■ CONSIGNE 1: D'après l'extrait fourni, de quel maquis Jean-Marie Olivier était-il maquisard ?

■ EXTRAIT FOURNI:
- - -

À la mémoire émue de

Jean-Marie Olivier (1925-2012),

Combattant volontaire de la Résistance,
Maquisard du Maquis de Lure,

dont la ferme loyauté fut pour beaucoup dans la résolution des crimes de Lurs

 

 

"Nous n'avons jamais eu l'intention de fausser la route [sic] à la Police" (Y. Barth au commissaire Gillard, le 10 août 1955)

 

I. Introduction

 

L'Affaire Dominici regorge de menteurs de tous calibres comme, je le suppose, n'importe quelle affaire judiciaire : les inculpés - pardon, les mis en examen - étant par nature innocents, et les incarcérés autant d'exemples d'erreurs judiciaires. L'affaire Dominici ne fait donc pas exception à la règle : tous les protagonistes, francs comme l'âne qui recule, se sont fendus de combien de fausses déclarations qui auraient dû leur valoir, de la part de la Justice, des sanctions appropriées !

- - -

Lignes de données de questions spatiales

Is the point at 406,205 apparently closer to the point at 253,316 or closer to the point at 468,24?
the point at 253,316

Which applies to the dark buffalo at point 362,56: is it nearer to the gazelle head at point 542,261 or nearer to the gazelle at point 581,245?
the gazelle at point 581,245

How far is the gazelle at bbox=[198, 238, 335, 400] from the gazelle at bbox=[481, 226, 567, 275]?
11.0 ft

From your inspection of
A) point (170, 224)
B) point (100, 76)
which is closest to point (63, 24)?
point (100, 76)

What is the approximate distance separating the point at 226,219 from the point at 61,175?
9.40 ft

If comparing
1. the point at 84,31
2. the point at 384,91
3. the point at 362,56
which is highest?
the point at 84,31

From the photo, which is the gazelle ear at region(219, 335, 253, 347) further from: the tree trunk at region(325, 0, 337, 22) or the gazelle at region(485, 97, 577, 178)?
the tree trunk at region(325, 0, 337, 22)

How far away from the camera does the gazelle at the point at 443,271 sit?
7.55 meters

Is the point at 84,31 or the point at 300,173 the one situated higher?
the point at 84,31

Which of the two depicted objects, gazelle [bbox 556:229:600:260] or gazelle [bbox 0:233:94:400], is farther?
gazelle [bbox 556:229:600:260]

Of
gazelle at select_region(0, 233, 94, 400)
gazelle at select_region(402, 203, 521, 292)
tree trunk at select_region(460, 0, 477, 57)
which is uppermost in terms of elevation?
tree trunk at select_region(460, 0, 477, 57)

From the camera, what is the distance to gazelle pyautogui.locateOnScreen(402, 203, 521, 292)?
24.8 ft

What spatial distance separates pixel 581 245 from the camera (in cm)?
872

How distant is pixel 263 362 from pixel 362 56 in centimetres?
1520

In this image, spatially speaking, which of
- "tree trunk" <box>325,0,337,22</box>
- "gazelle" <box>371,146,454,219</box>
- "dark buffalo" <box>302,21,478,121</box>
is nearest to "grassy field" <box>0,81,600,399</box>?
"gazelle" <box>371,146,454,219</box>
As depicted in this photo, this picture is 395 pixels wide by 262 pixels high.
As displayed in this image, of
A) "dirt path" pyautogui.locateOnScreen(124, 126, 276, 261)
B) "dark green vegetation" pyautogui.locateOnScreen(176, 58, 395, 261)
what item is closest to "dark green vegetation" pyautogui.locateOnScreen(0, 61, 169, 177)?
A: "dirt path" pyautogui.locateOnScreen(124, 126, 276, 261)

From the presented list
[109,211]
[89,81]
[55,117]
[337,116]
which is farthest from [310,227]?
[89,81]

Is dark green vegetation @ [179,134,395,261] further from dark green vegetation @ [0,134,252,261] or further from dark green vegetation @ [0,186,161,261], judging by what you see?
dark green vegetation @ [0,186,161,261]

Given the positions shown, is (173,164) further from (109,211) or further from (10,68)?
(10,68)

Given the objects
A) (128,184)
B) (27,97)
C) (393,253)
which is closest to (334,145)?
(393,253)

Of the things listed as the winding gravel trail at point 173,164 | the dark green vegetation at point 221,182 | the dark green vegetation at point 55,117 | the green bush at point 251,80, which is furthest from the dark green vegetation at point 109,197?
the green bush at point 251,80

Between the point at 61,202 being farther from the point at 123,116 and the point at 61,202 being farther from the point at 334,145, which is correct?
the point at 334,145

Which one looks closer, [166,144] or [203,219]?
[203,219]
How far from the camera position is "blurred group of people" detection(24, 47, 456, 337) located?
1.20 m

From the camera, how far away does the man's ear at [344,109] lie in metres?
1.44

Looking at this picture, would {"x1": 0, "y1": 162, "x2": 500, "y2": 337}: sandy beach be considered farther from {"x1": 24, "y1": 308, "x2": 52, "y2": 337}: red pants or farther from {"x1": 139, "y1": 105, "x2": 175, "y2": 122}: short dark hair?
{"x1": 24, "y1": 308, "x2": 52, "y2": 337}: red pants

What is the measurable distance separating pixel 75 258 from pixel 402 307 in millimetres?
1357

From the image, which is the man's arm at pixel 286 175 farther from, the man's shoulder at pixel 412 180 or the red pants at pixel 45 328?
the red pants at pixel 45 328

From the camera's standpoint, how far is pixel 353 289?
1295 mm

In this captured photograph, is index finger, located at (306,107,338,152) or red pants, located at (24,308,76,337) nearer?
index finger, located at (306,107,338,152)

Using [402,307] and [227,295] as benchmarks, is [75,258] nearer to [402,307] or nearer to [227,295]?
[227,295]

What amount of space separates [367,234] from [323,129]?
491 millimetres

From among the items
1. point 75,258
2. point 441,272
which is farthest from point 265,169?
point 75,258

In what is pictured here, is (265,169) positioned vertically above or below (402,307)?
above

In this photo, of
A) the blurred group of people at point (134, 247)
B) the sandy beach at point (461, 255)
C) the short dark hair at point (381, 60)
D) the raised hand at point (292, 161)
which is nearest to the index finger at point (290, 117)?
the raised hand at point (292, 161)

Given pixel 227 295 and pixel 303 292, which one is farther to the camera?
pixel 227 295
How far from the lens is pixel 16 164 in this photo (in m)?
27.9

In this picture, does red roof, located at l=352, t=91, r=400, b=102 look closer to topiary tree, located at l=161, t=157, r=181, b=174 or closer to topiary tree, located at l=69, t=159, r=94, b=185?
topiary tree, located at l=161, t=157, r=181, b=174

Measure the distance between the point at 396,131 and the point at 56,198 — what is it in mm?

- - -

■ CONSIGNE 2: Mettez sous forme de liste numérotée, s'il vous plaît, le passage des entrées qui va du début de celles-ci jusqu'à la ligne contenant « 7.55 meters », cette ligne comprise. Omettez les lignes vides.

■ RÉPONSE 1: Du maquis de Lure.

■ RÉPONSE 2:
1. Is the point at 406,205 apparently closer to the point at 253,316 or closer to the point at 468,24?
2. the point at 253,316
3. Which applies to the dark buffalo at point 362,56: is it nearer to the gazelle head at point 542,261 or nearer to the gazelle at point 581,245?
4. the gazelle at point 581,245
5. How far is the gazelle at bbox=[198, 238, 335, 400] from the gazelle at bbox=[481, 226, 567, 275]?
6. 11.0 ft
7. From your inspection of
8. A) point (170, 224)
9. B) point (100, 76)
10. which is closest to point (63, 24)?
11. point (100, 76)
12. What is the approximate distance separating the point at 226,219 from the point at 61,175?
13. 9.40 ft
14. If comparing
15. 1. the point at 84,31
16. 2. the point at 384,91
17. 3. the point at 362,56
18. which is highest?
19. the point at 84,31
20. From the photo, which is the gazelle ear at region(219, 335, 253, 347) further from: the tree trunk at region(325, 0, 337, 22) or the gazelle at region(485, 97, 577, 178)?
21. the tree trunk at region(325, 0, 337, 22)
22. How far away from the camera does the gazelle at the point at 443,271 sit?
23. 7.55 meters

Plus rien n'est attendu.